I have been a member of the SEB for almost ten years. I doubt that I’d be where I am now without their ongoing support for ‘young’ scientists. They ran the first science communication workshop I ever attended. I still vividly remember how I struggled to write a press release about my PhD project. “Imagine the headlines! ‘Scientists have found out that….and now write!”. Ummmm. “Scientists have discovered that Golgi bodies can form de novo…which means that….[blank face and despair]”. It was in a careers session at an annual meeting that I first heard of the importance of having an online profile (at that time the example was Nature Network). Now I am the one giving talks about science communication and online identity. I can only hope that I will be able to inspire others as much as I have been after all of these these SEB training sessions.
The SEB also awards prizes to outstanding young scientists and early career researchers.

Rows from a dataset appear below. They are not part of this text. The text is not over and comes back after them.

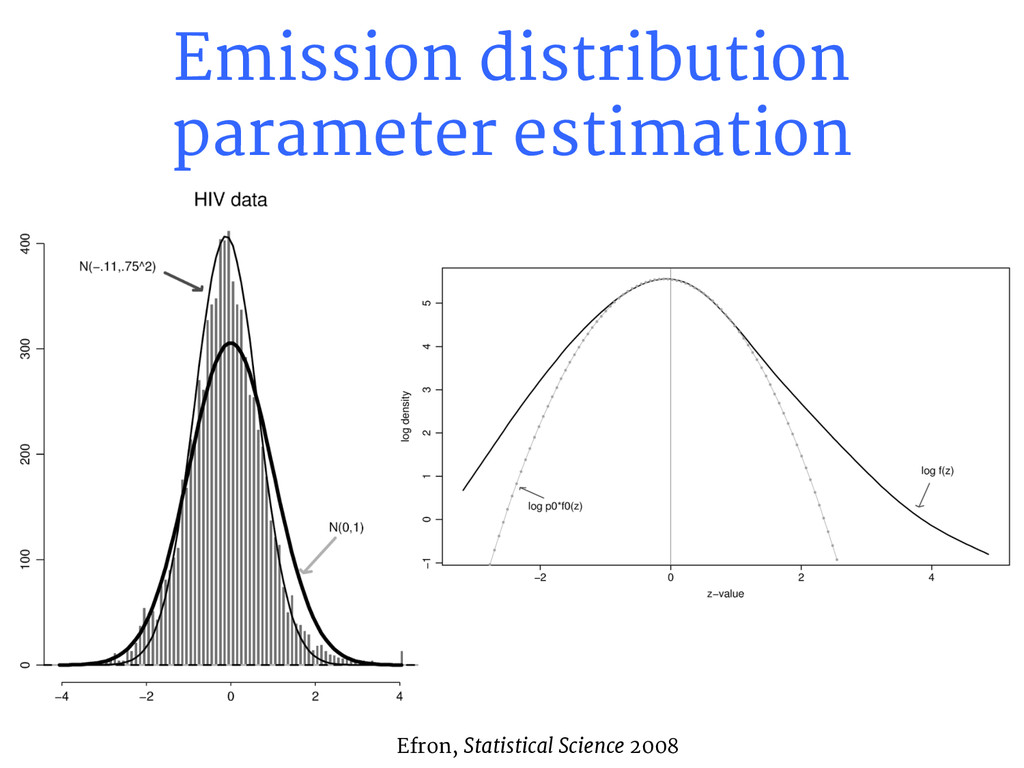 Emission distribution parameter estimation Efro...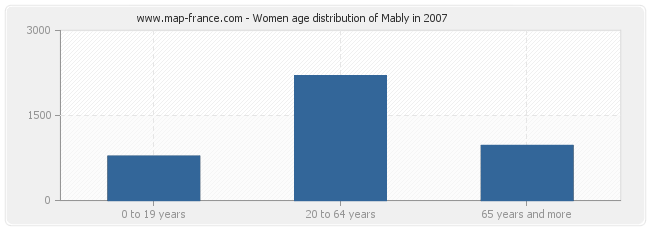 Women age distribution of Mably in 2007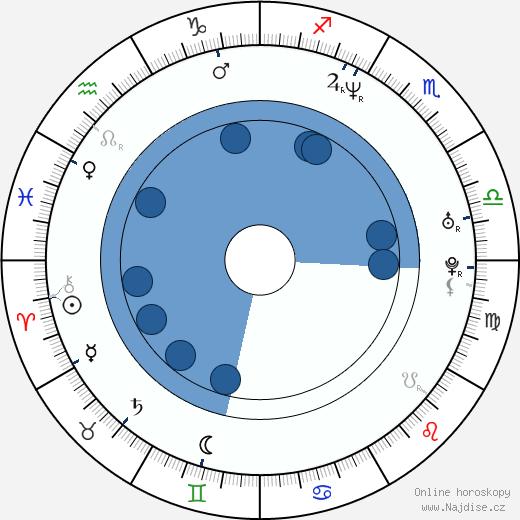 Pavel Bure wikipedie, horoscope, astrology, instagram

These prizes are a great career boost, and sometimes also a much needed motivational boost (we all have gone through the ‘Valley of Sh*t’). You might think that your research is not good enough, but I strongly encourage you to enter whenever you have the opportunity.
Even if the membership fee for joining a learned society might seem like a lot of money, it will be worth the investment. Societies offer opportunities. You just have to take them.
You can find a list of bioscience learned societies here, put together by Sarah Blackford, SEB’s Head of Education and Public Affairs.
Images:
City of Arts and Sciences, Valencia by marcp_dmoz/Flickr. [cc]by-nc-sa[/cc]
Palacio de Congresos by vil.sandi/Flickr.[cc]by-nd[/cc]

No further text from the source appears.